Special Edition Literacy Café: Author Visit with Danika Dinsmore


As our Literacy Café has been growing, we have been offering up some specials on the menu.  For our latest Café Special, we hosted author Danika Dinsmore for a Creative Writing Workshop around World Building.  Danika is the author of Brigitta and I will be posting a review of her Middle Grade Fantasy novel, Brigitta of the White Forest shortly. 

On Tuesday, students welcomed Danika to the Cafe and learned about her book.  After an initial introduction, Danika creatively read several pages from her book to draw the children in and to set the stage for learning about World Building.


Danika has a very energetic and creative reading style.  She nearly acted out all of the scenes.  After she read the passage, she asked the children questions about what they had discovered about Brigitta and her sister.  Children learned that one important thing in writing is to show rather than tell.
 

When she talked about world building, she began to help students understand where you can start and what are critical things to remember when building your world.  First she helped them understand three different kinds of worlds:
Children then had to decide whether the world they were creating for their books was imaginary, an alternate reality, or a portal to another world. She set them the task of working as partners or table groups to share their ideas.  With heads together, students excitedly chatted about their ideas.  So much so that at times it was hard to bring them back.  How cool that a topic being discussed is so excited that they wanted to keep going.

After the children had created their worlds, they learned about about creating their characters. Would their characters be human?  Human with powers? Or completely made up?  Each table group had a challenge to create a new creature by combining to other creatures.  So what would you call a snake/eagle?  Or a scorpion/giraffe? 

Students also had a chance to see Danika's special notebook.  One of the pictures she showed students were her sketches for the wings of her faeries.  She encouraged them to keep their own notebooks of ideas, and sketches.

Danika's brought along a special Felt Faery that she had made in a workshop.  

Thanks Danika for visiting our school and providing students with such great information about writing.  Students generated such amazing ideas about their world and main character and what would happen in their stories.  I am certain we have some budding writers in this group and your visit will be something they remember for a long time.

Literacy Café: Tortilla Sun Redux

Last July, I discovered Tortilla Sun by Jennifer Cervantes.  (To read my review, click here.)  There truly was something magical about this book.  When I finished reading it, I just knew that I had to share it with my students.  As I read the book aloud to one of our fourth grade classes, I became excited about the connection the students were making to the characters in the story.  I then started giving copies way to teachers and parent volunteers who in turn became excited about the book.

Of course, one thing led to another and before you knew it, we were planning a Literacy Café.  Our Café first opened it's doors on Monday, November 1, 2010.  We welcomed 34 fourth graders into our Café.  We were well prepared and had many enthusiastic volunteers to assist us with the activities.

→ **Data lines**:
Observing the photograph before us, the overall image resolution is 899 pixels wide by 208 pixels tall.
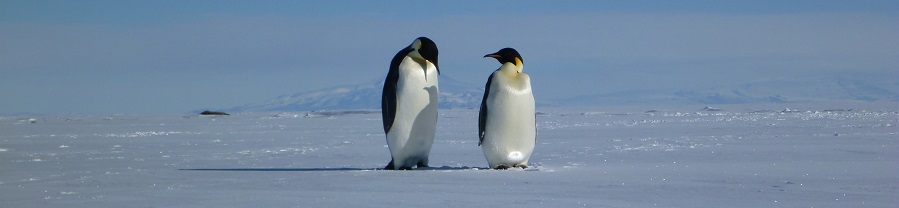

→ **Exercise requirements**: Copy the passage of the Literacy Café post starting with "As our Literacy" and going on through "about World Building.". Work from the Literacy Café post alone.

→ **Task solution**:
As our Literacy Café has been growing, we have been offering up some specials on the menu.  For our latest Café Special, we hosted author Danika Dinsmore for a Creative Writing Workshop around World Building.  Danika is the author of Brigitta and I will be posting a review of her Middle Grade Fantasy novel, Brigitta of the White Forest shortly. 

On Tuesday, students welcomed Danika to the Cafe and learned about her book.  After an initial introduction, Danika creatively read several pages from her book to draw the children in and to set the stage for learning about World Building.